Odile had half-risen from her seat, as if to protest, by anticipation, against any supposition that might be injurious to her father. Hearing me myself taking up his defence, she sank back again, and covering her face with her hands, the tears began to flow.
“God bless you, sir!” she exclaimed. “I should have died with the very thought that a breath of suspicion was harboured against him.”
“Ah! madam, who could possibly attach any reality to the action of a somnambulist?”
“That is quite true, sir; I had had that thought myself, but appearances—pardon me—yet I feared—still I knew Doctor Fritz was a man of honour.”
“Pray, madam, be calm.”
“No,” she cried, “let me weep on. It is such a relief; for ten years I have suffered in secret. Oh, how I suffered! That secret, so long shut up in my breast, was killing me. I should soon have died, like my dear mother. God has had pity upon me, and has sent you, and made you share it with me. Let me tell you all, sir, do let me!”
She could speak no more. Sobs and tears broke her voice. So it always is with proud and lofty natures. After having conquered grief, and imprisoned it, buried, and, as it were, crushed down in the secret depths of the mind, they seem happy, or, at any rate, indifferent to the eyes of the uninformed around, and the eye of the most watchful observer might be mistaken; but let a sudden shock break the seal, an unexpected rending of a portion of the veil, then, as with the crash of a thunderstorm, the tower in which the sufferer hid his sorrow falls in ruins to the ground. The conquered foe rises more fierce than before his defeat and captivity; he shakes with fury the prison doors, the frame trembles with long shudderings, sobs and sighs heave the breast, the tears, too long contained within bounds, overflow their swollen banks, bounding and rushing as if after the heavy rain of a thunderstorm.
Such was Odile.
At length she lifted her beautiful head; she wiped her tear-stained cheeks, and with her arm on the elbow of her chair, her cheek resting on her hand, and her eyes tenderly fixed on a picture on the wall, she resumed in slow and melancholy tones:—
“When I go back into the past, sir, when I return to my first impressions, my mother’s is the picture before me. She was a tall, pale, and silent woman. She was still young at the period to which I am referring. She was scarcely thirty, and yet you would have thought her fifty. Her brow was silvered round with hair white as snow; her thin, hollow cheeks, her sharp, clear profile—her lips ever closed together with an expression of pain—gave to her features a strange character in which pride and pain seemed to contend for the mastery. There was not
hing left of the elasticity of youth in that aged woman of thirty—nothing but her tall, upright figure, her brilliant eyes, and her voice, which was always as gentle and as sweet as a dream of childhood. She often walked up and down for hours in this very room, with her head hanging down, and I, an unthinking child, ran happily along by her side, never aware that my mother was sad, never understanding the meaning of the deep melancholy revealed by those furrows that traversed her fair brow. I knew nothing of the past, to me the present was joy and happiness, and oh! the future!—the dark, miserable future!—there was none! My only future was to-morrow’s play!”

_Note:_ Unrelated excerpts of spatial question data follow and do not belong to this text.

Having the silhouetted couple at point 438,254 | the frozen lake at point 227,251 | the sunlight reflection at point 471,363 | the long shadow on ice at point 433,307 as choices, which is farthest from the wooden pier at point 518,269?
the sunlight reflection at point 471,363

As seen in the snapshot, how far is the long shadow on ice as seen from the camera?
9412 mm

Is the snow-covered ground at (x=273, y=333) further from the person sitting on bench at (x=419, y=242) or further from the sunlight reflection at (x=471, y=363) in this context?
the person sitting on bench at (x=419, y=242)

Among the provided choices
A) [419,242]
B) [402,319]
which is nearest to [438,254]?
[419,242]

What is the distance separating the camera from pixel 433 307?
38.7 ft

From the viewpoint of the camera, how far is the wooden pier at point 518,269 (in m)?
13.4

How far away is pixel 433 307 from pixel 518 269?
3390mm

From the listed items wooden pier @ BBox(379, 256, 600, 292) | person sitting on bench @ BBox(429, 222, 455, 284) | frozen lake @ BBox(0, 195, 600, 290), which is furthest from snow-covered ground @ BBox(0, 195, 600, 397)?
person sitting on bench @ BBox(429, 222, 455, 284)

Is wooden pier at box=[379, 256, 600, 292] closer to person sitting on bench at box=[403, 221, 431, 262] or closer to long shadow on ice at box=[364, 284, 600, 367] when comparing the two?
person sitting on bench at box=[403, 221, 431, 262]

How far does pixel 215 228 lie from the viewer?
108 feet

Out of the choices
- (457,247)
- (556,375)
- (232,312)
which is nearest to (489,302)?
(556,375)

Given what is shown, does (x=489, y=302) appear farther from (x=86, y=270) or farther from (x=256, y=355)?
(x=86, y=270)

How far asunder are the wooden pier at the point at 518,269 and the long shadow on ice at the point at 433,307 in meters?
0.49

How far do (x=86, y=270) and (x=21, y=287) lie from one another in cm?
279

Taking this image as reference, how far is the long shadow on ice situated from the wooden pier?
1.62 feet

Odile smiled bitterly and went on:—
“Sometimes I would happen, in my noisy play, to disturb my mother in her silent walk; then she would stop, look down, and, seeing me at her feet, would slowly bend, kiss me with an absent smile, and then again resume her interrupted walk and her sad gait. Since then, sir, whenever I have desired to search back in my memory for remembrances of my early days that tall, pale woman has risen before me, the image of melancholy. There she is,” pointing to a picture on the wall—“there she is!—not such as illness made her as my father supposes, but that fatal and terrible secret. See!”